The marriage left me with no support system, so I am carefully rebuilding one. The thing is, all of my new friends have complete lives and families. They don’t need to ask people outside of their family circle for help. Any time I need a second pair of hands for something, I have to make an ask, and I fear burdening people. How can I build a network around me and not feel like a leech? — Rebuilding

Dear Rebuilding: So, I’m thinking as I read this about suggesting X, then Y, then Z, and now I think your best approach is all of them. Or 10 approaches, or however many you have the energy for, to maximize your exposure to potential connection­s, since only some will pay off.

That can include even the friends who don’t “need” people outside their family circles.
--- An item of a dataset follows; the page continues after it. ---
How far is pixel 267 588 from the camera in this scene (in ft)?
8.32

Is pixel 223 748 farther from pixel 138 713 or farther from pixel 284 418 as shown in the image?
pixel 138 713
For one, it’s not all about need for help (see next paragraph), and for the other, you are in a perfect position to know that a life that appears complete from the outside can be different from the inside, or in an instant.

Too vulture-y. Sorry.

Point is to work on your relationsh­ips for the sake of them — as social exchanges, lunch or coffee or walks or listening to live music or whatever connection develops organicall­y — without assuming any outcome besides company. You’re right not to overload anyone, but I think even more important is the giving of your friendship for the sake of it. Meetings for a cause or organizati­on, classes, or some other regular proximity to others can stand in as the “give” in the give-and-take you want.

Also, don’t assume you’re not wanted in “complete” circles. People tend to be inclusive but don’t always notice opportunit­ies, or don’t know they need you till they know. Readers’ thoughts:

“There are plenty of weekends where my husband just wants to sit around the house, and my kids all have plans with their friends, and I feel really lonely and long for the days of youth when a friend would say, ‘Hey, do you want to go to Target with me?’ Please ask people to do things with you. You might be doing them a favor, too.”

“A lot of your friends who have “complete” circles can easily expand that circle to fit one more. Give warmly and be present, and see what develops. If it turns out not to work, that’s fine — you’ve still built some connection­s, and you can keep meeting new people you may mesh more closely with.”

“My husband and I feel emotionall­y rewarded when we are able to be supportive of our neighbors and friends. Sometimes, it’s doing a physical task that they struggle with. Other times, it’s offering to pick up something at the store. It never feels like a burden. It feels like community.”